**BACAAN YANG DISEDIAKAN**
*-*-*
Kerajaan Kutai

 A. Letak Kerajaan Kutai 

Kerajaan Kutai mempunyai kehidupan politik secara turun temurun, dalam arti kepemimpinan akan selalu diteruskan oleh anak, cucu sampai cicit dan sistem pemerintahan tersebut sudah berjalan sejak Kerajaan Kutai dipimpin oleh Aswawarman. Akan tetapi, pemerintahan masih di kuasai oleh orang Hindu yang berasal dari India sehingga sistem berjalan dengan sistematis dan teratur. Sementara untuk wilayah kekuasan Kerajaan Kutai mempunyai wilayah yang sangat luas yang mencakup 3 Kabupaten yakni Kabupaten Kutai Barat, Kabupaten Kutai Kartanegara dan Kabupaten Kutai Timur yang semuanya masih masuk dalam Provinsi Kalimantan Timur.

Peta Kerajaan Kutai Hindu (Martadipura)

Sementara kehidupan budaya dari Kerajaan Kutai merupakan kebudayaan Hindu yang bisa dilihat dari penemuan Kalung Siwa di sekitar Danu Lipan kawasan Kaman. Selain itu, pada penelitian yang dilakukan tahun 2001 yang lalu ditemukan beberapa lukisan di dinding goa kawasan Gunung Marang yang ada di 400 km sebelah Utara Kota Balikpapan. Selain itu, ditemukan juga artefak seperti reruntuhan Candi berupa gerabah, peripih, manik manik, keramik, patung perunggu dan beberapa artefak lainnya.
*-*-*
**SOAL YANG DIBERIKAN A**
Menurut bacaan tentang Kerajaan Kutai, sejak dipimpin oleh siapa sistem pemerintahan turun-temurun kerajaan itu sudah berjalan?
**SOAL YANG DIBERIKAN B**
Tulis ulang seluruh bagian bacaan tentang Kerajaan Kutai mulai dari "A. Letak Kerajaan" hingga ke "Provinsi Kalimantan Timur.", dengan mengganti "Aswawarman" menjadi "Mulawarman".

**INFORMASI YANG DIEKSTRAKSI**
*-*-*
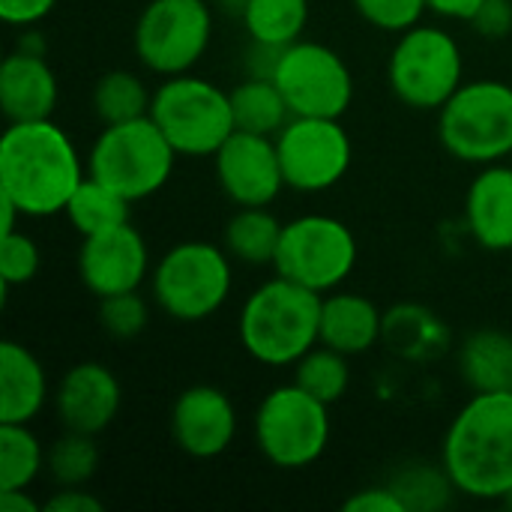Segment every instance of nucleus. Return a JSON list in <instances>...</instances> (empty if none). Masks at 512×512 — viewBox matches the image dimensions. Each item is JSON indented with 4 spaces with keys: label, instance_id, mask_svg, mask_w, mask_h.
Returning a JSON list of instances; mask_svg holds the SVG:
<instances>
[{
    "label": "nucleus",
    "instance_id": "f257e3e1",
    "mask_svg": "<svg viewBox=\"0 0 512 512\" xmlns=\"http://www.w3.org/2000/svg\"><path fill=\"white\" fill-rule=\"evenodd\" d=\"M84 177L72 138L51 117L6 126L0 138V192L24 216L63 213Z\"/></svg>",
    "mask_w": 512,
    "mask_h": 512
},
{
    "label": "nucleus",
    "instance_id": "f03ea898",
    "mask_svg": "<svg viewBox=\"0 0 512 512\" xmlns=\"http://www.w3.org/2000/svg\"><path fill=\"white\" fill-rule=\"evenodd\" d=\"M441 465L459 495L504 501L512 489V393H474L444 435Z\"/></svg>",
    "mask_w": 512,
    "mask_h": 512
},
{
    "label": "nucleus",
    "instance_id": "7ed1b4c3",
    "mask_svg": "<svg viewBox=\"0 0 512 512\" xmlns=\"http://www.w3.org/2000/svg\"><path fill=\"white\" fill-rule=\"evenodd\" d=\"M321 300L324 294L276 273L240 309V345L264 366H294L321 342Z\"/></svg>",
    "mask_w": 512,
    "mask_h": 512
},
{
    "label": "nucleus",
    "instance_id": "20e7f679",
    "mask_svg": "<svg viewBox=\"0 0 512 512\" xmlns=\"http://www.w3.org/2000/svg\"><path fill=\"white\" fill-rule=\"evenodd\" d=\"M234 273L228 249L207 240L171 246L150 273L153 303L174 321L195 324L216 315L231 297Z\"/></svg>",
    "mask_w": 512,
    "mask_h": 512
},
{
    "label": "nucleus",
    "instance_id": "39448f33",
    "mask_svg": "<svg viewBox=\"0 0 512 512\" xmlns=\"http://www.w3.org/2000/svg\"><path fill=\"white\" fill-rule=\"evenodd\" d=\"M177 150L162 135L156 120L138 117L111 123L99 132L87 156V174L117 189L129 201L156 195L174 174Z\"/></svg>",
    "mask_w": 512,
    "mask_h": 512
},
{
    "label": "nucleus",
    "instance_id": "423d86ee",
    "mask_svg": "<svg viewBox=\"0 0 512 512\" xmlns=\"http://www.w3.org/2000/svg\"><path fill=\"white\" fill-rule=\"evenodd\" d=\"M444 150L471 165L512 156V87L498 78L465 81L438 111Z\"/></svg>",
    "mask_w": 512,
    "mask_h": 512
},
{
    "label": "nucleus",
    "instance_id": "0eeeda50",
    "mask_svg": "<svg viewBox=\"0 0 512 512\" xmlns=\"http://www.w3.org/2000/svg\"><path fill=\"white\" fill-rule=\"evenodd\" d=\"M150 117L171 141L177 156H216L237 129L231 93L192 72L171 75L153 90Z\"/></svg>",
    "mask_w": 512,
    "mask_h": 512
},
{
    "label": "nucleus",
    "instance_id": "6e6552de",
    "mask_svg": "<svg viewBox=\"0 0 512 512\" xmlns=\"http://www.w3.org/2000/svg\"><path fill=\"white\" fill-rule=\"evenodd\" d=\"M465 60L453 33L432 24H414L399 33L387 60V81L399 102L414 111H441L465 84Z\"/></svg>",
    "mask_w": 512,
    "mask_h": 512
},
{
    "label": "nucleus",
    "instance_id": "1a4fd4ad",
    "mask_svg": "<svg viewBox=\"0 0 512 512\" xmlns=\"http://www.w3.org/2000/svg\"><path fill=\"white\" fill-rule=\"evenodd\" d=\"M330 405L300 384L270 390L255 411V444L261 456L282 471L315 465L330 444Z\"/></svg>",
    "mask_w": 512,
    "mask_h": 512
},
{
    "label": "nucleus",
    "instance_id": "9d476101",
    "mask_svg": "<svg viewBox=\"0 0 512 512\" xmlns=\"http://www.w3.org/2000/svg\"><path fill=\"white\" fill-rule=\"evenodd\" d=\"M213 39V9L207 0H147L132 45L138 63L162 78L192 72Z\"/></svg>",
    "mask_w": 512,
    "mask_h": 512
},
{
    "label": "nucleus",
    "instance_id": "9b49d317",
    "mask_svg": "<svg viewBox=\"0 0 512 512\" xmlns=\"http://www.w3.org/2000/svg\"><path fill=\"white\" fill-rule=\"evenodd\" d=\"M357 258V237L342 219L306 213L285 222L273 270L318 294H330L354 273Z\"/></svg>",
    "mask_w": 512,
    "mask_h": 512
},
{
    "label": "nucleus",
    "instance_id": "f8f14e48",
    "mask_svg": "<svg viewBox=\"0 0 512 512\" xmlns=\"http://www.w3.org/2000/svg\"><path fill=\"white\" fill-rule=\"evenodd\" d=\"M273 81L294 117H339L354 102V75L342 54L324 42L297 39L282 51Z\"/></svg>",
    "mask_w": 512,
    "mask_h": 512
},
{
    "label": "nucleus",
    "instance_id": "ddd939ff",
    "mask_svg": "<svg viewBox=\"0 0 512 512\" xmlns=\"http://www.w3.org/2000/svg\"><path fill=\"white\" fill-rule=\"evenodd\" d=\"M285 186L294 192H327L351 168V138L339 117H291L276 135Z\"/></svg>",
    "mask_w": 512,
    "mask_h": 512
},
{
    "label": "nucleus",
    "instance_id": "4468645a",
    "mask_svg": "<svg viewBox=\"0 0 512 512\" xmlns=\"http://www.w3.org/2000/svg\"><path fill=\"white\" fill-rule=\"evenodd\" d=\"M216 177L237 207H270L285 189L276 138L234 129L216 150Z\"/></svg>",
    "mask_w": 512,
    "mask_h": 512
},
{
    "label": "nucleus",
    "instance_id": "2eb2a0df",
    "mask_svg": "<svg viewBox=\"0 0 512 512\" xmlns=\"http://www.w3.org/2000/svg\"><path fill=\"white\" fill-rule=\"evenodd\" d=\"M150 273L147 240L129 222L84 237L78 249V276L93 297L138 291Z\"/></svg>",
    "mask_w": 512,
    "mask_h": 512
},
{
    "label": "nucleus",
    "instance_id": "dca6fc26",
    "mask_svg": "<svg viewBox=\"0 0 512 512\" xmlns=\"http://www.w3.org/2000/svg\"><path fill=\"white\" fill-rule=\"evenodd\" d=\"M171 438L192 459H216L237 438V411L213 384L186 387L171 408Z\"/></svg>",
    "mask_w": 512,
    "mask_h": 512
},
{
    "label": "nucleus",
    "instance_id": "f3484780",
    "mask_svg": "<svg viewBox=\"0 0 512 512\" xmlns=\"http://www.w3.org/2000/svg\"><path fill=\"white\" fill-rule=\"evenodd\" d=\"M120 405H123V390L117 375L96 360L66 369V375L54 390V411L63 429L84 432V435L105 432L120 414Z\"/></svg>",
    "mask_w": 512,
    "mask_h": 512
},
{
    "label": "nucleus",
    "instance_id": "a211bd4d",
    "mask_svg": "<svg viewBox=\"0 0 512 512\" xmlns=\"http://www.w3.org/2000/svg\"><path fill=\"white\" fill-rule=\"evenodd\" d=\"M60 84L45 54L12 51L0 63V108L9 123L48 120L57 108Z\"/></svg>",
    "mask_w": 512,
    "mask_h": 512
},
{
    "label": "nucleus",
    "instance_id": "6ab92c4d",
    "mask_svg": "<svg viewBox=\"0 0 512 512\" xmlns=\"http://www.w3.org/2000/svg\"><path fill=\"white\" fill-rule=\"evenodd\" d=\"M465 222L483 249L512 252V165H483L465 195Z\"/></svg>",
    "mask_w": 512,
    "mask_h": 512
},
{
    "label": "nucleus",
    "instance_id": "aec40b11",
    "mask_svg": "<svg viewBox=\"0 0 512 512\" xmlns=\"http://www.w3.org/2000/svg\"><path fill=\"white\" fill-rule=\"evenodd\" d=\"M381 339H384V315L369 297L339 288L324 294L321 345L354 357L372 351Z\"/></svg>",
    "mask_w": 512,
    "mask_h": 512
},
{
    "label": "nucleus",
    "instance_id": "412c9836",
    "mask_svg": "<svg viewBox=\"0 0 512 512\" xmlns=\"http://www.w3.org/2000/svg\"><path fill=\"white\" fill-rule=\"evenodd\" d=\"M45 402V366L30 348L6 339L0 345V423H33Z\"/></svg>",
    "mask_w": 512,
    "mask_h": 512
},
{
    "label": "nucleus",
    "instance_id": "4be33fe9",
    "mask_svg": "<svg viewBox=\"0 0 512 512\" xmlns=\"http://www.w3.org/2000/svg\"><path fill=\"white\" fill-rule=\"evenodd\" d=\"M459 372L474 393H512V336L477 330L459 348Z\"/></svg>",
    "mask_w": 512,
    "mask_h": 512
},
{
    "label": "nucleus",
    "instance_id": "5701e85b",
    "mask_svg": "<svg viewBox=\"0 0 512 512\" xmlns=\"http://www.w3.org/2000/svg\"><path fill=\"white\" fill-rule=\"evenodd\" d=\"M231 93V108H234V123L243 132L255 135H270L276 138L282 126L294 117L279 84L273 78H246L240 81Z\"/></svg>",
    "mask_w": 512,
    "mask_h": 512
},
{
    "label": "nucleus",
    "instance_id": "b1692460",
    "mask_svg": "<svg viewBox=\"0 0 512 512\" xmlns=\"http://www.w3.org/2000/svg\"><path fill=\"white\" fill-rule=\"evenodd\" d=\"M282 228L285 225L267 207H237V213L225 225V249L231 258L252 267L273 264Z\"/></svg>",
    "mask_w": 512,
    "mask_h": 512
},
{
    "label": "nucleus",
    "instance_id": "393cba45",
    "mask_svg": "<svg viewBox=\"0 0 512 512\" xmlns=\"http://www.w3.org/2000/svg\"><path fill=\"white\" fill-rule=\"evenodd\" d=\"M240 15L252 42L288 48L303 39L309 24V0H243Z\"/></svg>",
    "mask_w": 512,
    "mask_h": 512
},
{
    "label": "nucleus",
    "instance_id": "a878e982",
    "mask_svg": "<svg viewBox=\"0 0 512 512\" xmlns=\"http://www.w3.org/2000/svg\"><path fill=\"white\" fill-rule=\"evenodd\" d=\"M150 105L153 93L147 90L144 78L129 69H111L93 87V114L102 120V126L147 117Z\"/></svg>",
    "mask_w": 512,
    "mask_h": 512
},
{
    "label": "nucleus",
    "instance_id": "bb28decb",
    "mask_svg": "<svg viewBox=\"0 0 512 512\" xmlns=\"http://www.w3.org/2000/svg\"><path fill=\"white\" fill-rule=\"evenodd\" d=\"M129 198H123L117 189L105 186L102 180L96 177H84V183L75 189V195L69 198L66 204V216L72 222V228L81 234V237H90V234H99V231H108L114 225H123L129 222Z\"/></svg>",
    "mask_w": 512,
    "mask_h": 512
},
{
    "label": "nucleus",
    "instance_id": "cd10ccee",
    "mask_svg": "<svg viewBox=\"0 0 512 512\" xmlns=\"http://www.w3.org/2000/svg\"><path fill=\"white\" fill-rule=\"evenodd\" d=\"M48 450L30 432V423H0V492L30 489L45 468Z\"/></svg>",
    "mask_w": 512,
    "mask_h": 512
},
{
    "label": "nucleus",
    "instance_id": "c85d7f7f",
    "mask_svg": "<svg viewBox=\"0 0 512 512\" xmlns=\"http://www.w3.org/2000/svg\"><path fill=\"white\" fill-rule=\"evenodd\" d=\"M294 384H300L306 393H312L315 399L333 405L348 393L351 384V366H348V354L333 351L327 345H315L309 354H303L294 363Z\"/></svg>",
    "mask_w": 512,
    "mask_h": 512
},
{
    "label": "nucleus",
    "instance_id": "c756f323",
    "mask_svg": "<svg viewBox=\"0 0 512 512\" xmlns=\"http://www.w3.org/2000/svg\"><path fill=\"white\" fill-rule=\"evenodd\" d=\"M99 468V447L96 435L66 429L45 456V471L57 486H87Z\"/></svg>",
    "mask_w": 512,
    "mask_h": 512
},
{
    "label": "nucleus",
    "instance_id": "7c9ffc66",
    "mask_svg": "<svg viewBox=\"0 0 512 512\" xmlns=\"http://www.w3.org/2000/svg\"><path fill=\"white\" fill-rule=\"evenodd\" d=\"M390 489L402 498L408 512H438L444 510L456 492L447 468H432L426 462L417 465H405L393 480Z\"/></svg>",
    "mask_w": 512,
    "mask_h": 512
},
{
    "label": "nucleus",
    "instance_id": "2f4dec72",
    "mask_svg": "<svg viewBox=\"0 0 512 512\" xmlns=\"http://www.w3.org/2000/svg\"><path fill=\"white\" fill-rule=\"evenodd\" d=\"M147 321H150V306L141 297V291L99 297V324L111 339H117V342L135 339L144 333Z\"/></svg>",
    "mask_w": 512,
    "mask_h": 512
},
{
    "label": "nucleus",
    "instance_id": "473e14b6",
    "mask_svg": "<svg viewBox=\"0 0 512 512\" xmlns=\"http://www.w3.org/2000/svg\"><path fill=\"white\" fill-rule=\"evenodd\" d=\"M39 267H42V252L30 234H24L18 228L9 234H0V282H3V291H12V288L33 282Z\"/></svg>",
    "mask_w": 512,
    "mask_h": 512
},
{
    "label": "nucleus",
    "instance_id": "72a5a7b5",
    "mask_svg": "<svg viewBox=\"0 0 512 512\" xmlns=\"http://www.w3.org/2000/svg\"><path fill=\"white\" fill-rule=\"evenodd\" d=\"M357 15L384 30V33H405L414 24H420L423 12L429 9L426 0H351Z\"/></svg>",
    "mask_w": 512,
    "mask_h": 512
},
{
    "label": "nucleus",
    "instance_id": "f704fd0d",
    "mask_svg": "<svg viewBox=\"0 0 512 512\" xmlns=\"http://www.w3.org/2000/svg\"><path fill=\"white\" fill-rule=\"evenodd\" d=\"M474 24L486 39H504L512 30V0H486L480 12L468 21Z\"/></svg>",
    "mask_w": 512,
    "mask_h": 512
},
{
    "label": "nucleus",
    "instance_id": "c9c22d12",
    "mask_svg": "<svg viewBox=\"0 0 512 512\" xmlns=\"http://www.w3.org/2000/svg\"><path fill=\"white\" fill-rule=\"evenodd\" d=\"M345 512H408L402 498L387 486H369L357 495H351L345 504H342Z\"/></svg>",
    "mask_w": 512,
    "mask_h": 512
},
{
    "label": "nucleus",
    "instance_id": "e433bc0d",
    "mask_svg": "<svg viewBox=\"0 0 512 512\" xmlns=\"http://www.w3.org/2000/svg\"><path fill=\"white\" fill-rule=\"evenodd\" d=\"M57 0H0V15L12 27H33L54 12Z\"/></svg>",
    "mask_w": 512,
    "mask_h": 512
},
{
    "label": "nucleus",
    "instance_id": "4c0bfd02",
    "mask_svg": "<svg viewBox=\"0 0 512 512\" xmlns=\"http://www.w3.org/2000/svg\"><path fill=\"white\" fill-rule=\"evenodd\" d=\"M45 510L48 512H102L105 510V504L96 498V495H90L84 486H60L57 489V495H51L48 501H45Z\"/></svg>",
    "mask_w": 512,
    "mask_h": 512
},
{
    "label": "nucleus",
    "instance_id": "58836bf2",
    "mask_svg": "<svg viewBox=\"0 0 512 512\" xmlns=\"http://www.w3.org/2000/svg\"><path fill=\"white\" fill-rule=\"evenodd\" d=\"M282 51L279 45H264V42H252L249 48V57H246V69L252 78H273L276 75V66L282 60Z\"/></svg>",
    "mask_w": 512,
    "mask_h": 512
},
{
    "label": "nucleus",
    "instance_id": "ea45409f",
    "mask_svg": "<svg viewBox=\"0 0 512 512\" xmlns=\"http://www.w3.org/2000/svg\"><path fill=\"white\" fill-rule=\"evenodd\" d=\"M426 3H429V9H432L435 15H441V18L471 21V18L480 12V6H483L486 0H426Z\"/></svg>",
    "mask_w": 512,
    "mask_h": 512
},
{
    "label": "nucleus",
    "instance_id": "a19ab883",
    "mask_svg": "<svg viewBox=\"0 0 512 512\" xmlns=\"http://www.w3.org/2000/svg\"><path fill=\"white\" fill-rule=\"evenodd\" d=\"M0 510L3 512H39V504L27 495V489L0 492Z\"/></svg>",
    "mask_w": 512,
    "mask_h": 512
},
{
    "label": "nucleus",
    "instance_id": "79ce46f5",
    "mask_svg": "<svg viewBox=\"0 0 512 512\" xmlns=\"http://www.w3.org/2000/svg\"><path fill=\"white\" fill-rule=\"evenodd\" d=\"M24 33L18 36V51H27V54H45V39L39 36V30H33V27H21Z\"/></svg>",
    "mask_w": 512,
    "mask_h": 512
},
{
    "label": "nucleus",
    "instance_id": "37998d69",
    "mask_svg": "<svg viewBox=\"0 0 512 512\" xmlns=\"http://www.w3.org/2000/svg\"><path fill=\"white\" fill-rule=\"evenodd\" d=\"M501 504H504L507 510H512V489H510V492H507V495H504V501H501Z\"/></svg>",
    "mask_w": 512,
    "mask_h": 512
},
{
    "label": "nucleus",
    "instance_id": "c03bdc74",
    "mask_svg": "<svg viewBox=\"0 0 512 512\" xmlns=\"http://www.w3.org/2000/svg\"><path fill=\"white\" fill-rule=\"evenodd\" d=\"M225 3H243V0H225Z\"/></svg>",
    "mask_w": 512,
    "mask_h": 512
}]
</instances>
*-*-*
**PENYELESAIAN LENGKAP A**
Sejak Kerajaan Kutai dipimpin oleh Aswawarman.

**PENYELESAIAN LENGKAP B**
A. Letak Kerajaan Kutai 

Kerajaan Kutai mempunyai kehidupan politik secara turun temurun, dalam arti kepemimpinan akan selalu diteruskan oleh anak, cucu sampai cicit dan sistem pemerintahan tersebut sudah berjalan sejak Kerajaan Kutai dipimpin oleh Mulawarman. Akan tetapi, pemerintahan masih di kuasai oleh orang Hindu yang berasal dari India sehingga sistem berjalan dengan sistematis dan teratur. Sementara untuk wilayah kekuasan Kerajaan Kutai mempunyai wilayah yang sangat luas yang mencakup 3 Kabupaten yakni Kabupaten Kutai Barat, Kabupaten Kutai Kartanegara dan Kabupaten Kutai Timur yang semuanya masih masuk dalam Provinsi Kalimantan Timur.